Od 6.30 ostrzał rosyjskich pozycji rozpoczęła niemiecka artyleria – trwał on około pół godziny. Pod osłoną tego ostrzału ruszyły do przodu pułk 218 i III batalion. Przeciwko prawemu skrzydłu 12 komp./III Rosjanie próbowali przeprowadzić kontratak jednak został on powstrzymany przez żołnierzy z 3 komp./I której lewe skrzydło w porę dotarło do rogu lasu na wschód od leśniczówki. W tym momencie rozciągnięcie jednostek w terenie doszło do tego stopnia iż stało się konieczne by także 2 komp./I weszła w przestrzeń pomiędzy 3 komp./I a III batalionem.
O 10 rano, po tym jak znajdujący się po prawej stronie honwedzi wdarli się w rosyjskie pozycje na wzgórzu 228, do ataku przystąpił również II batalion. Poszło bez większych problemów - jako pierwsza nieprzyjacielską pozycję wysuniętą zajęła 6 komp./II biorąc przy tym 10 jeńców, z kolei 5 komp./II zajęła północny skraj Góry.
Podczas gdy atak na prawym skrzydle pułku został uwieńczony sukcesem, walki na lewym skrzydle nie były już tak pomyślne.

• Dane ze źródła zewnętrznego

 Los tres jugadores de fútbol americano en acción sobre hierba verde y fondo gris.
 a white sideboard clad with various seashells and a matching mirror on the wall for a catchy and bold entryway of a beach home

Pomimo tego iż III batalion zajął sporo terenu i dotarł miejscami na 100 m od nieprzyjacielskich pozycji głównych, atak 218 rez. pp nie posunął się zbyt daleko do przodu – w tej sytuacji III batalion był zmuszony zatrzymać się i okopać na zajmowanych pozycjach. W zapadającym zmierzchu celem utrzymania ciągłości frontu 3 komp./I zajęła pozycje blisko lewego skrzydła II batalionu aż do wzgórza przy wsi Góra natomiast 4 komp./I wypełniła lukę pomiędzy 3 i 2 komp./I. O 21.30 kompanie okopały się na nowych pozycjach.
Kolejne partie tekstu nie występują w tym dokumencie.